Metin alıntısı.
◆ ◆ ◆
Emice: Amca ( R / omicekas).
Emicoli: Amcaoğlu.
Emzuk: Yalancı emzik.
Encami: Aşağı yukarı o kadar, yaklaşık.
Eniş: Aşağı, iniş, meyil.
Enuk: Köpek yavrusu.
Erem perem: Dağılmak, dağıtmak.
Ereti: Emanet, geçici.
Erinmek: Üşenmek.
Erkişi: Erkek.
Essemi, essetten: Sahi mi, sahiden.
Eşgare: Açık, aleni.
Eşkin: Filiz, sürgün, fındık fidanı (Y / oksinos).
Ev: Evin içinde ailece oturulan büyük mutfak.
Eveti: Acele.
Evlek: Hendek, küçük suyolu, sıra sıra anlamında da kullanılır ( evlek evlek)
Evoni: Yabanı olmayan.
Eza: Kibrit (Az)


Farfara: Kelebek.
Fastarak: Sevimli kız çocuğu.
Faşşak: Kötü iri, büyük.
Felemetler: Aletin iç organları.

Feli, Filisi: Dilim, Kabak dilimi (Y / flios, soymak.
Feluka: Kayık.
Feruk: Genç tavuk.
Fırmata: Ekmek kırıntısı.
Fink atmak: Oradan oraya gelip gitmek, dolaşmak.
Fisko: Böğürtlen.
◆ ◆ ◆
Yapılacak görev A.
Satırlarda "What sequence do" ifadesini içeren satırla açılıp "follow from furthest" ifadesini içeren satırla kapanan bölümü, iki uç satır da dahil olmak üzere, hiçbir değişiklik yapmadan harfi harfine yeniden yazın.

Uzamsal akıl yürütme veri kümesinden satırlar
◆ ◆ ◆
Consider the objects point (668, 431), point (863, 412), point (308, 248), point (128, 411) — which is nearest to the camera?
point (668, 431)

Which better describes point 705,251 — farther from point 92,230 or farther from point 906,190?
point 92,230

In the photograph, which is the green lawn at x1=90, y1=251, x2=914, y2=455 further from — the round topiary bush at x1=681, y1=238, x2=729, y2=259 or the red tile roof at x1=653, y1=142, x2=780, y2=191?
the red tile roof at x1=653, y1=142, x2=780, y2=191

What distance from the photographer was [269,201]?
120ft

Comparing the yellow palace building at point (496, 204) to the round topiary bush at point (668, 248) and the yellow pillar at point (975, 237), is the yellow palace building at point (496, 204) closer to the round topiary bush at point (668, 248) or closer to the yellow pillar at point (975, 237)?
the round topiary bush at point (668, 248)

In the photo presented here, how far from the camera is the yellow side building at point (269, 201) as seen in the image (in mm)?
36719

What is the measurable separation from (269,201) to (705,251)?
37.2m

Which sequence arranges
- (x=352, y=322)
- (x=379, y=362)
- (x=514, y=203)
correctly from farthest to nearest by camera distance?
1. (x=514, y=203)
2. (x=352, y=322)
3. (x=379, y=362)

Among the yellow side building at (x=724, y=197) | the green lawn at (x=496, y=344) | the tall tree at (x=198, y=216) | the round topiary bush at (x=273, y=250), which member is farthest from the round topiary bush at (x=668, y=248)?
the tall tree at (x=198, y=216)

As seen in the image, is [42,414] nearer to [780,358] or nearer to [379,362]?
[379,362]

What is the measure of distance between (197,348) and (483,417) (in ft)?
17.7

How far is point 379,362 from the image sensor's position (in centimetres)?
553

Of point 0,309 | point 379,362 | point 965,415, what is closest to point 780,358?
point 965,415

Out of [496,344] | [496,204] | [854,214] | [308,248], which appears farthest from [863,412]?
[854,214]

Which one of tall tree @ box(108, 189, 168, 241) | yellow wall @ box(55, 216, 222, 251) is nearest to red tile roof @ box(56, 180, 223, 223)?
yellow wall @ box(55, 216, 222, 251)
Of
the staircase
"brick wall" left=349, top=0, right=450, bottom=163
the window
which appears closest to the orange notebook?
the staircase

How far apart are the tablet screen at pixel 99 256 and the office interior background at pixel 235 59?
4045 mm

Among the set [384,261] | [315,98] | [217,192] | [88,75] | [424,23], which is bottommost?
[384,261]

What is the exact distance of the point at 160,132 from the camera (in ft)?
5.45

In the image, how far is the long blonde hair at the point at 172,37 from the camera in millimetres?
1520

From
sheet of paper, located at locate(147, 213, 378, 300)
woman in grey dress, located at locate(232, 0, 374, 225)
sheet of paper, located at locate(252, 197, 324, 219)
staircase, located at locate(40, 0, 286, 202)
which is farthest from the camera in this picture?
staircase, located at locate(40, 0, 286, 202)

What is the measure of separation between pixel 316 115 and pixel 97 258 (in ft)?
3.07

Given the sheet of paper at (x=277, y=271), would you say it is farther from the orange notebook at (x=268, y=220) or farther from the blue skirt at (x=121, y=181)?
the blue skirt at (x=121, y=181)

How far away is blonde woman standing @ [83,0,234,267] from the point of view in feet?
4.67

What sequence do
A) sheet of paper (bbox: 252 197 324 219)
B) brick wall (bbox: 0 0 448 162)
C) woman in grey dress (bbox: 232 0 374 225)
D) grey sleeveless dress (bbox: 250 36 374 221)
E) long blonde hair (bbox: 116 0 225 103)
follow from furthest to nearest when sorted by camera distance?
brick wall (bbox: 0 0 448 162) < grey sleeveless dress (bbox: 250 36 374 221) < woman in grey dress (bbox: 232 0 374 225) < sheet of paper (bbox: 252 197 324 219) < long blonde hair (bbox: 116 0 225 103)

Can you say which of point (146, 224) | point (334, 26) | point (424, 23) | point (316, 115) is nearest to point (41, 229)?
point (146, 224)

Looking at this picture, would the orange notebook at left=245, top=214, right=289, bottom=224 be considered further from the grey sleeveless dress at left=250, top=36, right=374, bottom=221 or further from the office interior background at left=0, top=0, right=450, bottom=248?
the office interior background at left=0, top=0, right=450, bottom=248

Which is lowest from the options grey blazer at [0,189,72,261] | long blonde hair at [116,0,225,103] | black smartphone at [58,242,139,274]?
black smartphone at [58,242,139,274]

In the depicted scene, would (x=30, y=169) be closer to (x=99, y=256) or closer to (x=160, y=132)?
◆ ◆ ◆
Yapılacak görev B.
Metin alıntısını iki cümleyle özetleyin.

Alıştırma yanıtı A.
What sequence do
A) sheet of paper (bbox: 252 197 324 219)
B) brick wall (bbox: 0 0 448 162)
C) woman in grey dress (bbox: 232 0 374 225)
D) grey sleeveless dress (bbox: 250 36 374 221)
E) long blonde hair (bbox: 116 0 225 103)
follow from furthest to nearest when sorted by camera distance?

Alıştırma yanıtı B.
Metin, E ve F harfleriyle başlayan kelimeleri anlamlarıyla birlikte sıralıyor: örneğin "Enuk" köpek yavrusu, "Farfara" kelebek, "Fisko" böğürtlen, "Ev" ise evin içinde ailece oturulan büyük mutfak anlamında veriliyor. Bazı maddelerin yanında parantez içinde ek notlar yer alıyor; "Eza" (kibrit) için "(Az)", "Eşkin" için "(Y / oksinos)" gibi.